Aqueles foram tempos convulsivos no Rio Grande do Sul. Um povo ainda em formação lutava por sua terra, seu gado, suas mulheres e seus filhos.
Para o campo migravam os homens, numa marcha sem volta. Idealistas, sanguinários, libertários, soldados, estancieiros, peões, maridos, pais. No campo sangravam. No campo passavam frio e fome.
Apartavam-se até dos ideais, por vezes da razão. Escondiam o medo na insanidade. Perdiam as roupas, os cavalos, as batalhas. Farrapos.
Na casa ficavam as mulheres.

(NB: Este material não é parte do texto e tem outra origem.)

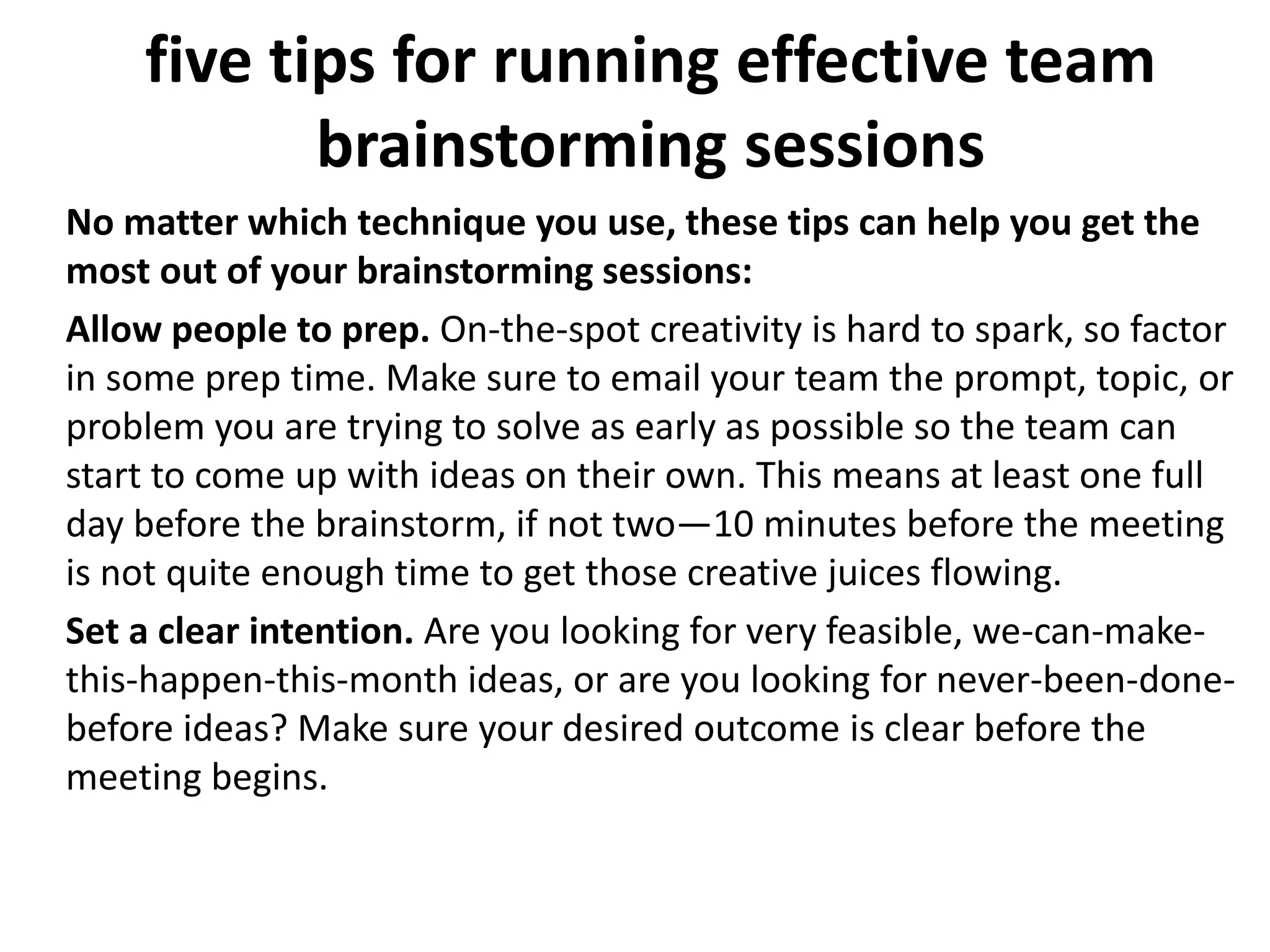 five tips for running effective team brainstorming sessions

No matter which technique you use, these tips can help you get the most out of your brainstorming sessions:

Allow people to prep. On-the-spot creativity is hard to spark, so factor in some prep time. Make sure to email your team the prompt, topic, or problem you are trying to solve as early as possible so the team can start to come up with ideas on their own. This means at least one full day before the brainstorm, if not two—10 minutes before the meeting is not quite enough time to get those creative juices flowing.

Set a clear intention. Are you looking for very feasible, we-can-make-this-happen-this-month ideas, or are you looking for never-been-done-before ideas? Make sure your desired outcome is clear before the meeting begins.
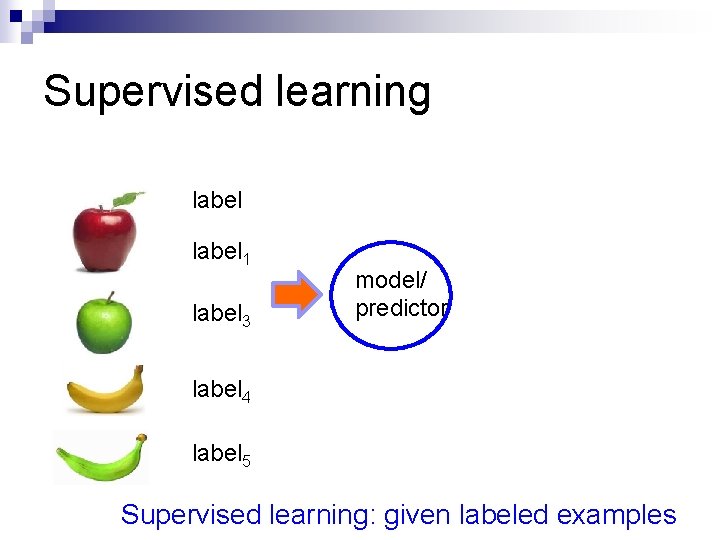 Supervised learning

label

label$_1$

label$_3$

label$_4$

label$_5$

model/
predictor

Supervised learning: given labeled examples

Com elas, moças que viam a meninice passar, esperando seus irmãos, seus pais, um pretendente que pudesse transpor a porteira só para cruzá-la novamente rumo à morte.
Aqueles foram tempos de espera.
E a espera trazia a incerteza, a angústia, o medo e a solidão, que disputava com a insanidade um lugar no coração do pampa.
Mas na casa também repousavam a vida e a obstinação. A esperança de que uma ferida não fosse encontrar a morte ao cair da noite. Na casa as mulheres colocavam as dores para quarar ao sol.
E rezavam, crentes. Cozinhavam os doces e teciam as roupas, silentes.
E amavam, amavam com gana e com fé, agarradas a esperanças que só dividiam com a escuridão do pampa.
Na casa do general farroupilha Bento Gonçalves da Silva, líder tenaz de um povo insurreto, ficaram Ana Joaquina, Maria, Manuela, Mariana, Rosário, Perpétua e Caetana...
Seus registros perderam-se na história. Ninguém sabe quantas foram as noites que essas mulheres passaram em claro chorando seus homens, ou quantas foram as noites que gastaram reunidas na sala, em volta de um fogo tremulante, à espera de um parto, de uma notícia, de uma esperança...
...não há quem duvide de que essas noites se passaram, no aguardo de dias mais ensolarados, menos revoltosos.
Tão real quanto as noites que se arrastaram pelos corredores e quartos e lençóis daquela casa, na longa espera que começou em 1835 e expirou em 1845.
Essa história não é apenas uma história do povo gaúcho.
Não é apenas das mulheres suas dores e seus amores nem apenas dos homens e de seu sangue derramado.
É humana. Nasce do conflito, da discórdia, mas também dos ideais e da dignidade. Sobretudo, é uma história de amor, desse sentimento que fala aos homens de bravura, às mulheres enlevadas, às mães zelosas e ao coração de qualquer um que a escute.